> [Exercise directions] Return the data exactly, but only from the line containing "United States, site archbold_FL-03." through its last line.

> [Material for this task]
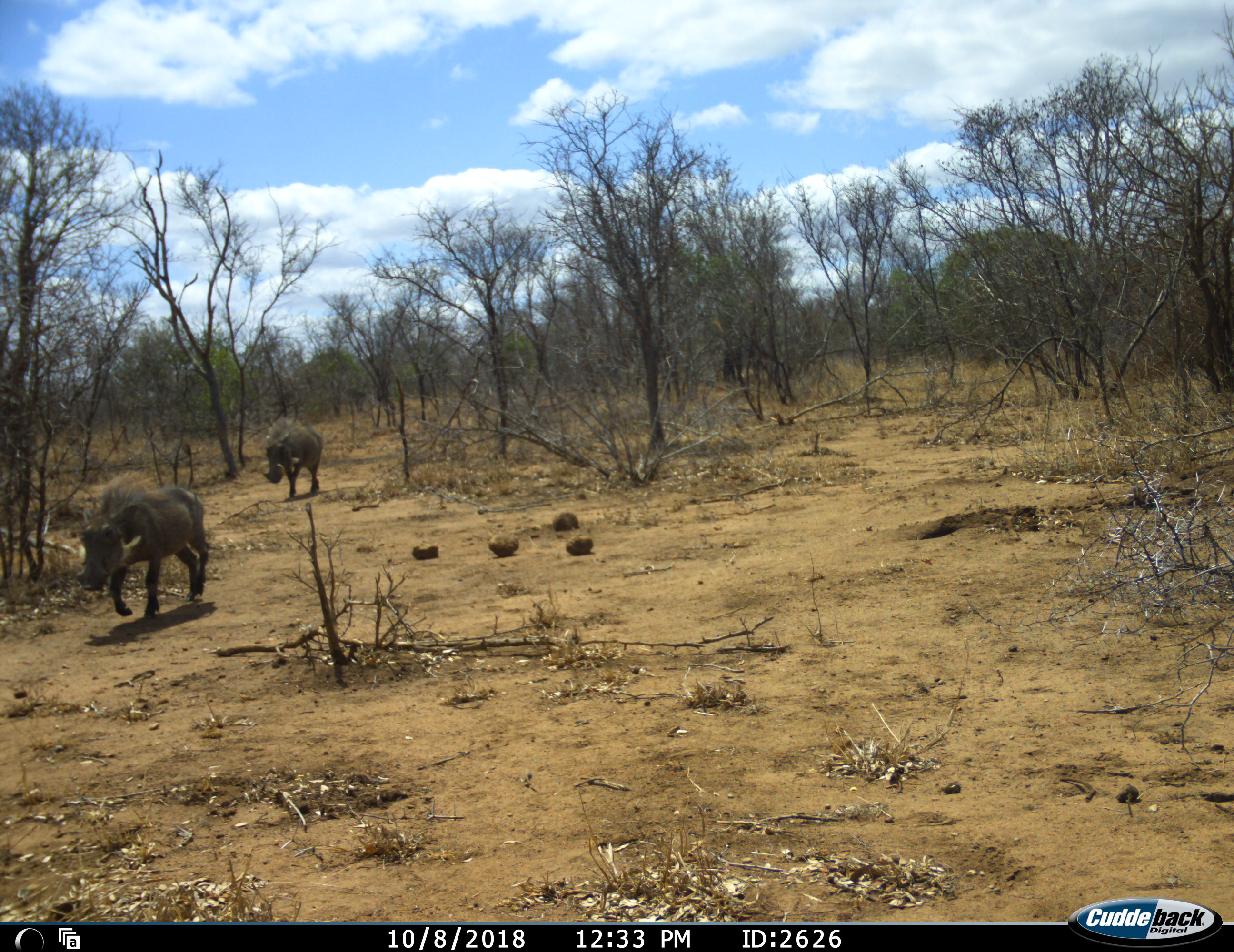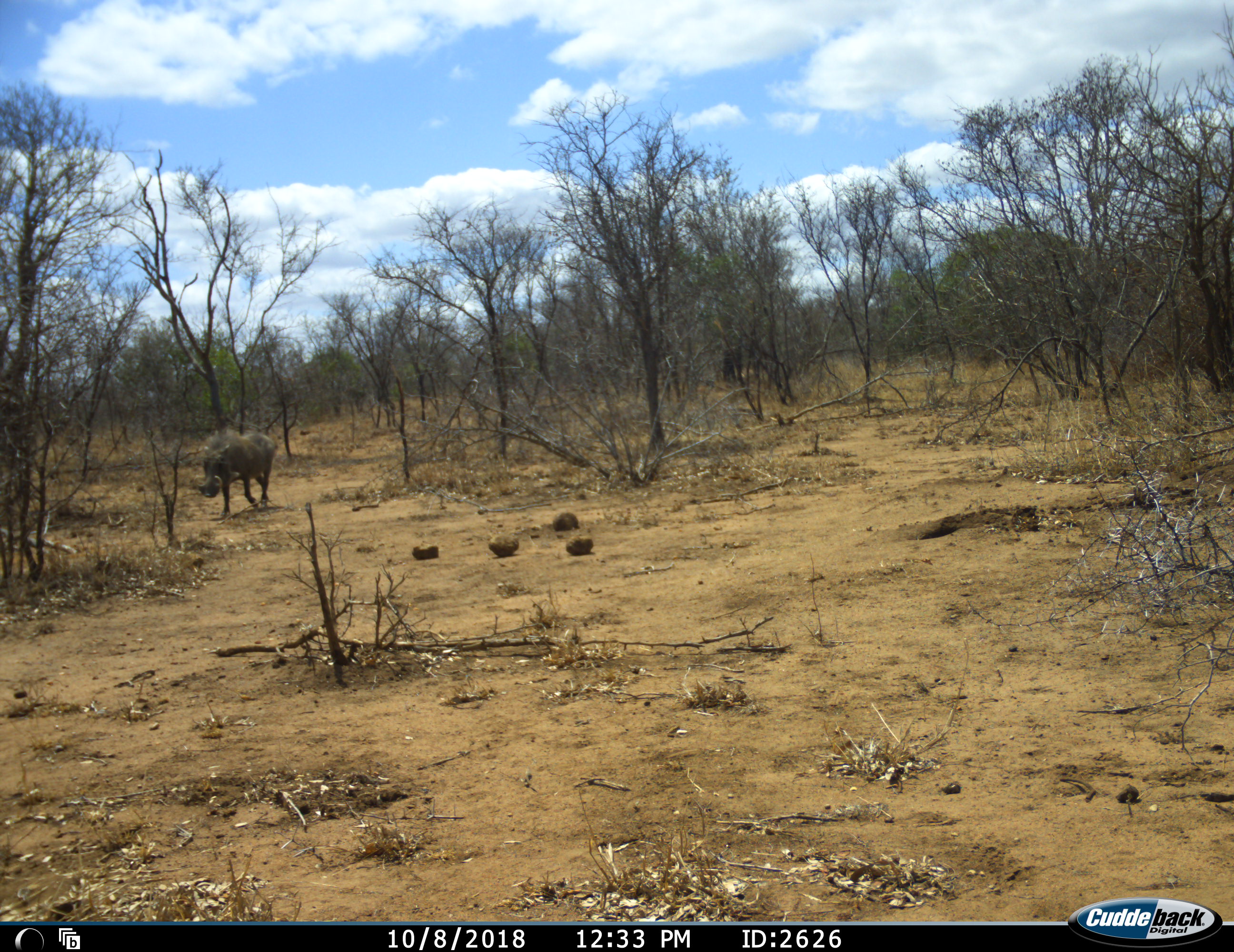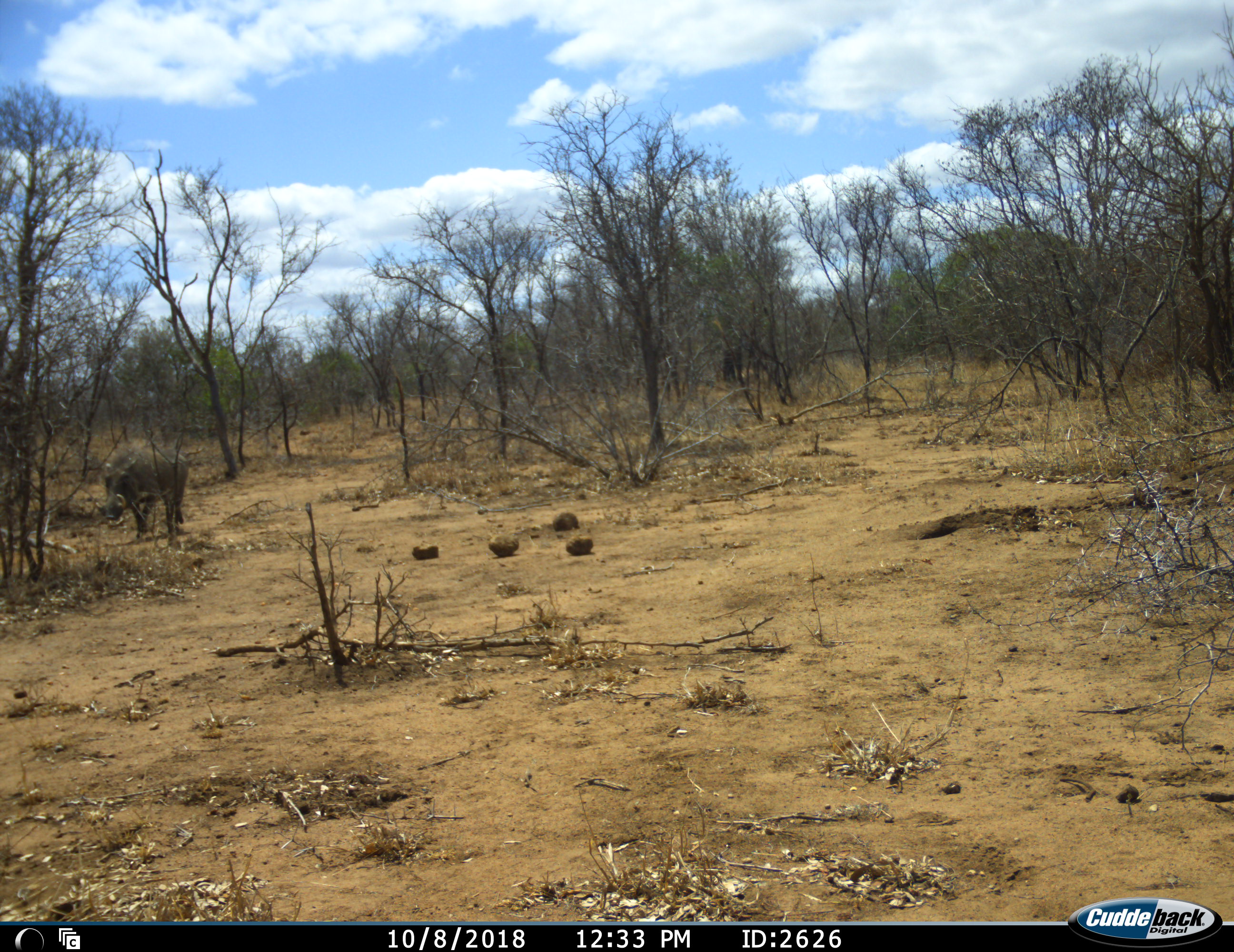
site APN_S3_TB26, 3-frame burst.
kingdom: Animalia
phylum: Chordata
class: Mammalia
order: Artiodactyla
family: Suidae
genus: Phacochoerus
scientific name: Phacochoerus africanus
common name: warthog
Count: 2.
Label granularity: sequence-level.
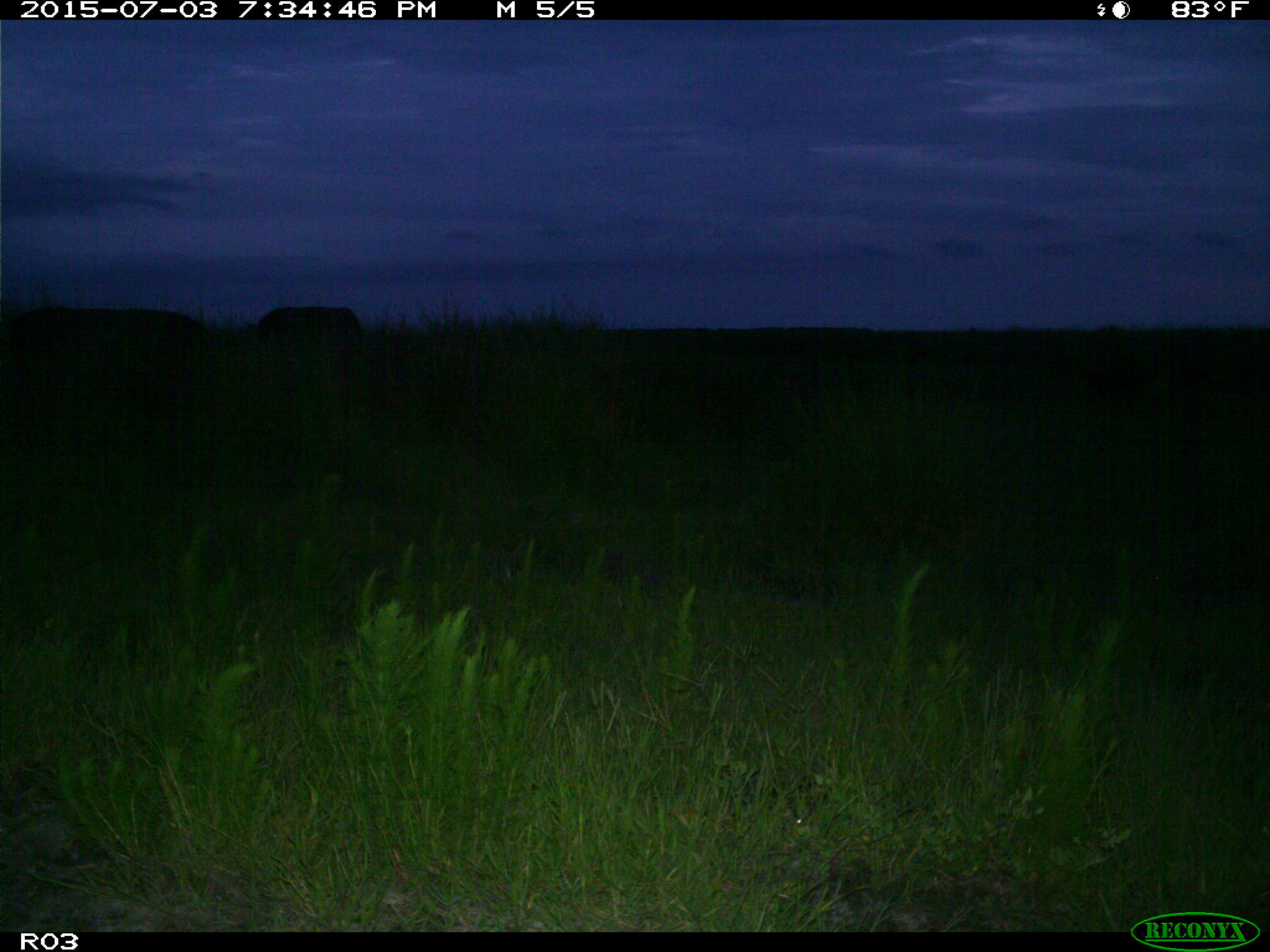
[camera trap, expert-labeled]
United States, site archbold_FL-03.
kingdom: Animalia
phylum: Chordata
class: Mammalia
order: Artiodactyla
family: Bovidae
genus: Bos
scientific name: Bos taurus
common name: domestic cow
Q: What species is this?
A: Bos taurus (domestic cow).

> [Result of the exercise]
United States, site archbold_FL-03.
kingdom: Animalia
phylum: Chordata
class: Mammalia
order: Artiodactyla
family: Bovidae
genus: Bos
scientific name: Bos taurus
common name: domestic cow
Q: What species is this?
A: Bos taurus (domestic cow).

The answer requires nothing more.